ECLI:NL:HR:2025:696

Hoge Raad

Datum uitspraak
25 april 2025
Publicatiedatum
25 april 2025
Zaaknummer
23/04867
Instantie
Hoge Raad
Type
Uitspraak
Procedures
  • Artikel 80a RO-zaken
Vindplaatsen
  • Rechtspraak.nl
AI samenvatting door LexboostAutomatisch gegenereerd

Cassatieberoep tegen uitspraak Gerechtshof Den Haag inzake navorderingsaanslagen inkomstenbelasting

In deze zaak heeft de Hoge Raad op 25 april 2025 uitspraak gedaan in het cassatieberoep van belanghebbende, aangeduid als [X], tegen de Staatssecretaris van Financiën. Het beroep in cassatie was gericht tegen een uitspraak van het Gerechtshof Den Haag van 16 november 2023, waarin het hoger beroep van belanghebbende tegen eerdere uitspraken van de Rechtbank Den Haag werd behandeld. De Rechtbank had zich uitgesproken over een verzoek om ambtshalve vermindering van de aan belanghebbende opgelegde navorderingsaanslagen in de inkomstenbelasting en premie volksverzekeringen voor de jaren 2012 tot en met 2014, inclusief boetebeschikkingen en beschikkingen inzake belastingrente.

De Hoge Raad heeft de ontvankelijkheid van het cassatieberoep beoordeeld en geconcludeerd dat de klachten over de uitspraak van het Hof niet kunnen slagen.

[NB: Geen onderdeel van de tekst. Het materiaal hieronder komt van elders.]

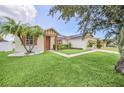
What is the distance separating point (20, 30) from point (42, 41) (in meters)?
0.38

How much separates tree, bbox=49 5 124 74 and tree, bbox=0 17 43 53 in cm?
36

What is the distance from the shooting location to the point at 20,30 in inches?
146

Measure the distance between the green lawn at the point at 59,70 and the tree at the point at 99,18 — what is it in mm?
210

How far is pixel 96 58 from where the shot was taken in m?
3.75

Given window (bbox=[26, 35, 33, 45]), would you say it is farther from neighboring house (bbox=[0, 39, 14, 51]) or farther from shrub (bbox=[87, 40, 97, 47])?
shrub (bbox=[87, 40, 97, 47])

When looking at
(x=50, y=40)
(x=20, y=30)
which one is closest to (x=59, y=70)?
(x=50, y=40)

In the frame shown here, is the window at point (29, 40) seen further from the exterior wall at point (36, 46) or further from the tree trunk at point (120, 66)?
the tree trunk at point (120, 66)

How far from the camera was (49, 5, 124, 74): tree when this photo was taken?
3576 millimetres

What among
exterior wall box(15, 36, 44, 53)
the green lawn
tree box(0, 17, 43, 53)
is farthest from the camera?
exterior wall box(15, 36, 44, 53)

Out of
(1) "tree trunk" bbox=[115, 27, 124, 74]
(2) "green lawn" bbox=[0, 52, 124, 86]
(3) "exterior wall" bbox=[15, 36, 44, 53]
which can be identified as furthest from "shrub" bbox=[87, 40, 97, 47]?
(3) "exterior wall" bbox=[15, 36, 44, 53]

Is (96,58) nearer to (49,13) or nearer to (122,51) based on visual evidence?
(122,51)

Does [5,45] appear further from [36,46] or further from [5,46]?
[36,46]
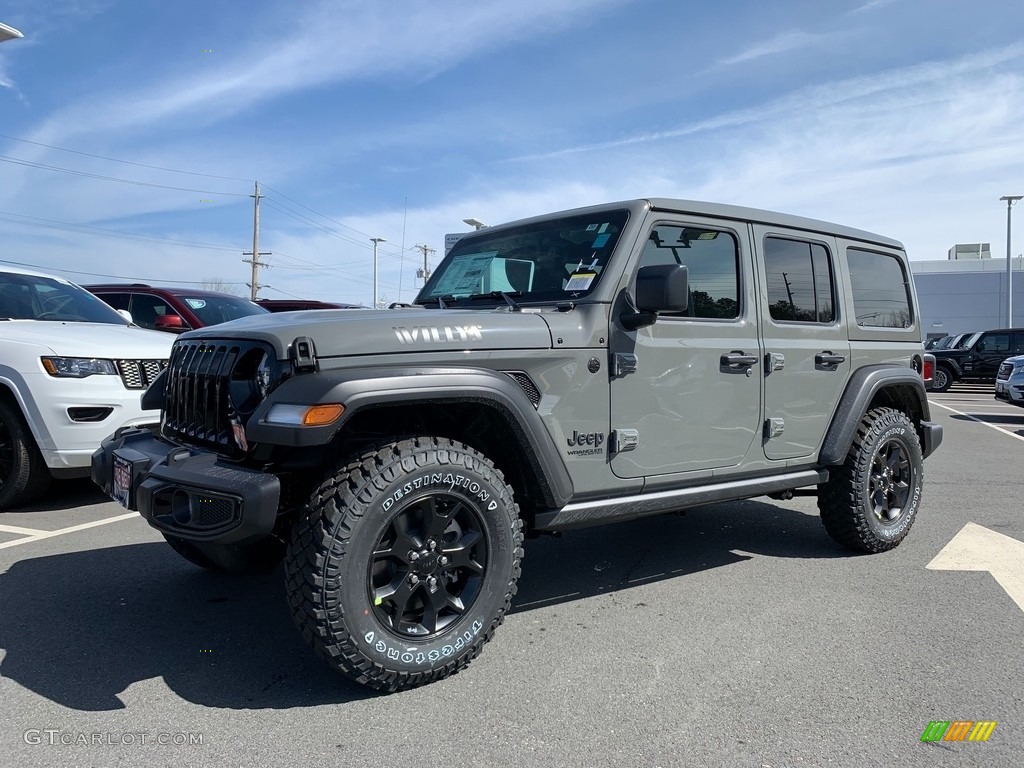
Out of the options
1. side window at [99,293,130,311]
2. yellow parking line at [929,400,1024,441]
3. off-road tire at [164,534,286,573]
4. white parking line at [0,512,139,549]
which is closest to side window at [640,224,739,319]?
off-road tire at [164,534,286,573]

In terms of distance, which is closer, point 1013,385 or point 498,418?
point 498,418

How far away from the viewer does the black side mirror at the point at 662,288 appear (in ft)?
9.91

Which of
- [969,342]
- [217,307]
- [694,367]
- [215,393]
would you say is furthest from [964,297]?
[215,393]

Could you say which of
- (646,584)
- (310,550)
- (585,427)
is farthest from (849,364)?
(310,550)

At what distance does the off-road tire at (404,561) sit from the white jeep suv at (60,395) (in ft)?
9.49

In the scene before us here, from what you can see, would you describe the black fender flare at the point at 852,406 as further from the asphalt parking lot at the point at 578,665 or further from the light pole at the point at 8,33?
the light pole at the point at 8,33

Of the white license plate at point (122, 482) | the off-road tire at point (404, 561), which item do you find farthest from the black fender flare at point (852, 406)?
the white license plate at point (122, 482)

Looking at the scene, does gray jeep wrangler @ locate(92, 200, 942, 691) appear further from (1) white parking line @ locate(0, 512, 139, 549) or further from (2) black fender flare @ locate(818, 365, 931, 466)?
(1) white parking line @ locate(0, 512, 139, 549)

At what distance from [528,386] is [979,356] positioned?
20.3 meters

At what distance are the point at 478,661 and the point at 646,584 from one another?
4.15 ft

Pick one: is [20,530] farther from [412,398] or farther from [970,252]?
[970,252]

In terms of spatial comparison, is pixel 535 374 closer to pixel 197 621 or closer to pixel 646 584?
pixel 646 584

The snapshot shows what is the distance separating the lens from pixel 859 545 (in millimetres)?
4375

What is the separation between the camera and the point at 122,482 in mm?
2982
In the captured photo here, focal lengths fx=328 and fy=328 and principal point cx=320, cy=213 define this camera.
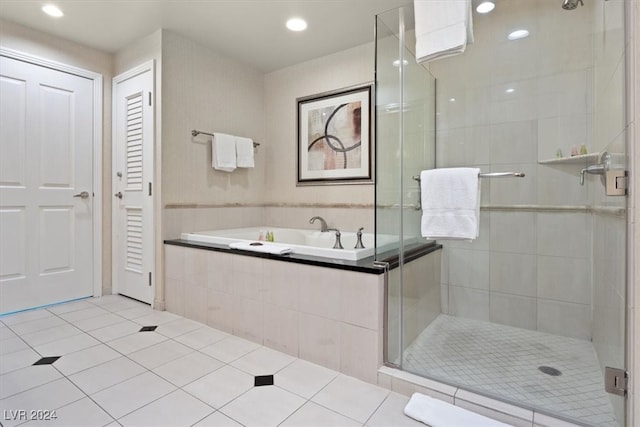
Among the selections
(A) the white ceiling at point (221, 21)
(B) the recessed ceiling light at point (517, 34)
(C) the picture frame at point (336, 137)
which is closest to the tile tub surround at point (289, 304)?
(C) the picture frame at point (336, 137)

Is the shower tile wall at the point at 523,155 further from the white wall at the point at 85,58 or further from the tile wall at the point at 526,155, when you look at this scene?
the white wall at the point at 85,58

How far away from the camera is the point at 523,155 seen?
225 centimetres

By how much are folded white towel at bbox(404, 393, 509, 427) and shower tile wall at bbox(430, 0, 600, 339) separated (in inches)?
45.7

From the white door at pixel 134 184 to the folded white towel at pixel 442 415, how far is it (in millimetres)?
2311

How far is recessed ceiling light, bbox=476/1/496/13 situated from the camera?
178 centimetres

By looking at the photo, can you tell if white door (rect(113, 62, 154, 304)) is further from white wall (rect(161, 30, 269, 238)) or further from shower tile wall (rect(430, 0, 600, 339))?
shower tile wall (rect(430, 0, 600, 339))

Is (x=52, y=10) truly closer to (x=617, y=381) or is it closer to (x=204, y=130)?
(x=204, y=130)

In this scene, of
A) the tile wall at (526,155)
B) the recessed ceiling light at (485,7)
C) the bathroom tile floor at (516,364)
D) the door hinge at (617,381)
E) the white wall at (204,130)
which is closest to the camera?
the door hinge at (617,381)

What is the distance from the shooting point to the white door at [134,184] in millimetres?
2793

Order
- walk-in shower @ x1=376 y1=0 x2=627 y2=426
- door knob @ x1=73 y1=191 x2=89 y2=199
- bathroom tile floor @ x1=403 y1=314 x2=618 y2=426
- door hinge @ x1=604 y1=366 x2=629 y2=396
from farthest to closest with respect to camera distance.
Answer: door knob @ x1=73 y1=191 x2=89 y2=199 < walk-in shower @ x1=376 y1=0 x2=627 y2=426 < bathroom tile floor @ x1=403 y1=314 x2=618 y2=426 < door hinge @ x1=604 y1=366 x2=629 y2=396

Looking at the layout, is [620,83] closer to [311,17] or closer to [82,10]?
[311,17]

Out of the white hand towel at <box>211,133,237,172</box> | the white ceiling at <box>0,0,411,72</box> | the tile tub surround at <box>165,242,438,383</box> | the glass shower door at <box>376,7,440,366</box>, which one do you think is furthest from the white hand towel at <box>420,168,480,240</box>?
the white hand towel at <box>211,133,237,172</box>

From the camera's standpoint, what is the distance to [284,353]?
6.49 feet

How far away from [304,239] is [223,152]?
1.12 metres
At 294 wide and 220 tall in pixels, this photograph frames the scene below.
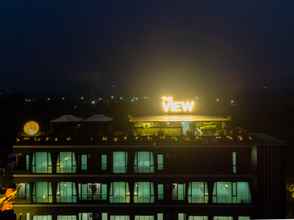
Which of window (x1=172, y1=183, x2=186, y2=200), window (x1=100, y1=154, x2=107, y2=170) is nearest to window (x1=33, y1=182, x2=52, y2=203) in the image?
window (x1=100, y1=154, x2=107, y2=170)

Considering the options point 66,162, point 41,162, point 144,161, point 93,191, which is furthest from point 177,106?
point 41,162

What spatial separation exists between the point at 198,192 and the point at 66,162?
703 cm

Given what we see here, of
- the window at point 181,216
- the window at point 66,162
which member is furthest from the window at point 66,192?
the window at point 181,216

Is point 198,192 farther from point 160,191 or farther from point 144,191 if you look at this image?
point 144,191

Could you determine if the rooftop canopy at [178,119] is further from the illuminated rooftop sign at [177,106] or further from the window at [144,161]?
the window at [144,161]

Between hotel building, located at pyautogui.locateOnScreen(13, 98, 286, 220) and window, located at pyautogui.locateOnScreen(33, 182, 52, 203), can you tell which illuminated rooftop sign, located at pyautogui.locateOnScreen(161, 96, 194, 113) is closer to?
hotel building, located at pyautogui.locateOnScreen(13, 98, 286, 220)

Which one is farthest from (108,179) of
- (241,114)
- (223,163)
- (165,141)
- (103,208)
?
(241,114)

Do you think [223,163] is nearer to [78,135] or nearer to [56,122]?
[78,135]

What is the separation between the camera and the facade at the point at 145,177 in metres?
24.0

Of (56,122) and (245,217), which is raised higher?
(56,122)

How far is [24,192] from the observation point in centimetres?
2431

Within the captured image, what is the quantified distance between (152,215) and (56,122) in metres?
10.3

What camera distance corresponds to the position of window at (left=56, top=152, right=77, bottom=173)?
80.2ft

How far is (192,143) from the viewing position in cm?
2417
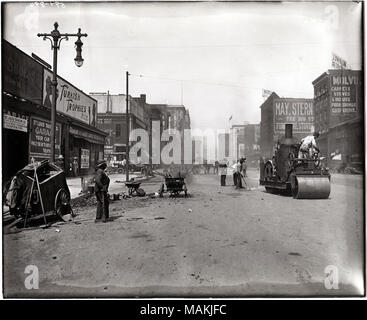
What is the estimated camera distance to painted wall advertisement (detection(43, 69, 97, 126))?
43.8 ft

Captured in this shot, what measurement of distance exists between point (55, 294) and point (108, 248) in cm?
136

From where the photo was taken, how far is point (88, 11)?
5461 millimetres

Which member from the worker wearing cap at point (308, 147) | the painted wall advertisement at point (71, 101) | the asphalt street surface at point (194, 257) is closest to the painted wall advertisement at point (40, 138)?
the painted wall advertisement at point (71, 101)

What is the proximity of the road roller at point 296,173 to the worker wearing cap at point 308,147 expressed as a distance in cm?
14

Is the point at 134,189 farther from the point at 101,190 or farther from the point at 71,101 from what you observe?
the point at 71,101

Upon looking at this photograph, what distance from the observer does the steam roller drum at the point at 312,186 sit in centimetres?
1102

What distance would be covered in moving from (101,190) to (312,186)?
7.01m

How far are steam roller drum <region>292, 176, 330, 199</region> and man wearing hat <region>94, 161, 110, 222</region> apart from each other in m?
6.41

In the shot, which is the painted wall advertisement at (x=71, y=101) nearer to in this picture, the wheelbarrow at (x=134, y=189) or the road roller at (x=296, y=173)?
the wheelbarrow at (x=134, y=189)

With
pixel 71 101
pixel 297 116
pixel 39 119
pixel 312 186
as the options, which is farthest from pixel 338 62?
pixel 71 101

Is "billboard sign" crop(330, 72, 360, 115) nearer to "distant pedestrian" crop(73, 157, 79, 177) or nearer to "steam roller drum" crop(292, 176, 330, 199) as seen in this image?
"steam roller drum" crop(292, 176, 330, 199)

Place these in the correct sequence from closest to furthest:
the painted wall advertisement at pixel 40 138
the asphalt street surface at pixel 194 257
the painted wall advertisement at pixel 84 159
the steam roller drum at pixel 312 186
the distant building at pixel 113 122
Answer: the asphalt street surface at pixel 194 257 < the painted wall advertisement at pixel 40 138 < the steam roller drum at pixel 312 186 < the painted wall advertisement at pixel 84 159 < the distant building at pixel 113 122

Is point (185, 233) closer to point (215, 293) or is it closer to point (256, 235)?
point (256, 235)
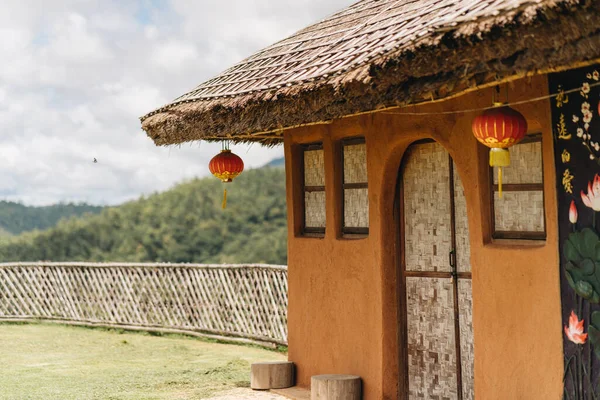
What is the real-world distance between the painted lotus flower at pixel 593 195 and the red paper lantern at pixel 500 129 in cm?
50

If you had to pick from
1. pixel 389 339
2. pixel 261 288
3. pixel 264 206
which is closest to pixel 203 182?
pixel 264 206

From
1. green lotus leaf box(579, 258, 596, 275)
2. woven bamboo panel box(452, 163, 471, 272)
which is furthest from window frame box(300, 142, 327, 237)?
green lotus leaf box(579, 258, 596, 275)

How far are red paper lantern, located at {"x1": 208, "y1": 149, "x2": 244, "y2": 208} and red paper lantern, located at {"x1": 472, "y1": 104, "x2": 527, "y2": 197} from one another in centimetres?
411

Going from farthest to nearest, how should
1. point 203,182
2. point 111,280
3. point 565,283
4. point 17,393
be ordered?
point 203,182 → point 111,280 → point 17,393 → point 565,283

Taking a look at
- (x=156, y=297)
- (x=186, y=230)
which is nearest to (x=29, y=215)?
(x=186, y=230)

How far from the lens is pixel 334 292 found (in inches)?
304

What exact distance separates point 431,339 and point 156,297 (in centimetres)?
750

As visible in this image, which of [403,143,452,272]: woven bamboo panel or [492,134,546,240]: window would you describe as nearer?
[492,134,546,240]: window

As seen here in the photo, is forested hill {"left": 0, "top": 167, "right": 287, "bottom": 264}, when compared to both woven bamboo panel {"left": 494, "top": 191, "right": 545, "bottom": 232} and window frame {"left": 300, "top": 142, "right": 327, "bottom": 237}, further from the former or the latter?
woven bamboo panel {"left": 494, "top": 191, "right": 545, "bottom": 232}

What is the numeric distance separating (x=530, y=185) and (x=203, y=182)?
77.4 ft

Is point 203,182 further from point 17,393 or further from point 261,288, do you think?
point 17,393

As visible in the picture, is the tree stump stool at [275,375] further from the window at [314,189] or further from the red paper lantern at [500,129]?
the red paper lantern at [500,129]

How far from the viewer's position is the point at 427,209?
6871 mm

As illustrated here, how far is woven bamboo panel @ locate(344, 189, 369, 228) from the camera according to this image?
295 inches
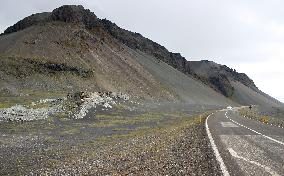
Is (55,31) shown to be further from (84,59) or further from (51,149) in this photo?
(51,149)

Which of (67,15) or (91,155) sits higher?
(67,15)

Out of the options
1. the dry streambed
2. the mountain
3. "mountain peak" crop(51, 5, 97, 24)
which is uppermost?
"mountain peak" crop(51, 5, 97, 24)

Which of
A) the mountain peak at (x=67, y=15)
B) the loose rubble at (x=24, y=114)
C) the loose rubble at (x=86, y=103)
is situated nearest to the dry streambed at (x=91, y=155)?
the loose rubble at (x=24, y=114)

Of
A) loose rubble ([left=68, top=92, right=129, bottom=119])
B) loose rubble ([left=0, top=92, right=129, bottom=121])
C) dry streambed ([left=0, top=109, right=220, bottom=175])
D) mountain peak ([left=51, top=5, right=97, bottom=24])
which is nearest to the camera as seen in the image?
dry streambed ([left=0, top=109, right=220, bottom=175])

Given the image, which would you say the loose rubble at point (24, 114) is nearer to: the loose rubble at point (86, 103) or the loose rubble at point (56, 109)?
the loose rubble at point (56, 109)

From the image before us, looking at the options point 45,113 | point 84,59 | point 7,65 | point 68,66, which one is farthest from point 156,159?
point 84,59

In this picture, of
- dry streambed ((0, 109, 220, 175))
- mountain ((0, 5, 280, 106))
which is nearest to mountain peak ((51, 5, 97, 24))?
mountain ((0, 5, 280, 106))

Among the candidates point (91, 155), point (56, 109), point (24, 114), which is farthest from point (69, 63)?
point (91, 155)

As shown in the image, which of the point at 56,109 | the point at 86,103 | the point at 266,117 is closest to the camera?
the point at 56,109

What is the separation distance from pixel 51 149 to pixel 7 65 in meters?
104

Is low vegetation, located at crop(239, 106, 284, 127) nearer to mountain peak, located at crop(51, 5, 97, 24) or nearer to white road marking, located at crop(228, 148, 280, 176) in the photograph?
white road marking, located at crop(228, 148, 280, 176)

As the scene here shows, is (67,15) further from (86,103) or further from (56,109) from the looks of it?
(56,109)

De procureur-generaal bij de Hoge Raad heeft de gelegenheid gekregen om advies uit te brengen, maar de Hoge Raad heeft besloten het beroep zonder verdere motivering niet-ontvankelijk te verklaren, zoals toegestaan onder artikel 80a van de Wet op de rechterlijke organisatie. Tevens heeft de Hoge Raad geen aanleiding gezien om een veroordeling in de proceskosten uit te spreken.

De uitspraak is gedaan door de vice-president J.A.R. van Eijsden als voorzitter, samen met de raadsheren M.T. Boerlage en W.A.P. van Roij, en is openbaar uitgesproken op 25 april 2025.

Uitspraak

HOGE RAAD DER NEDERLANDEN
BELASTINGKAMER
Nummer23/04867
Datum25 april 2025
ARREST
in de zaak van
[X] (hierna: belanghebbende)
tegen
de STAATSSECRETARIS VAN FINANCIËN,
vertegenwoordigd door [P],
op het beroep in cassatie tegen de uitspraak van het Gerechtshof Den Haag van 16 november 2023, nrs. BK-22/01272, BK-23/00279 en BK-23/00280 [1] , op het hoger beroep van belanghebbende tegen een uitspraak van de Rechtbank Den Haag (nr. SGR 21/8309) betreffende een verzoek om ambtshalve vermindering van de aan belanghebbende over de jaren 2012 tot en met 2014 opgelegde navorderingsaanslagen in de inkomstenbelasting/premie volksverzekeringen, de daarbij gegeven boetebeschikkingen en de daarbij gegeven beschikkingen inzake belastingrente.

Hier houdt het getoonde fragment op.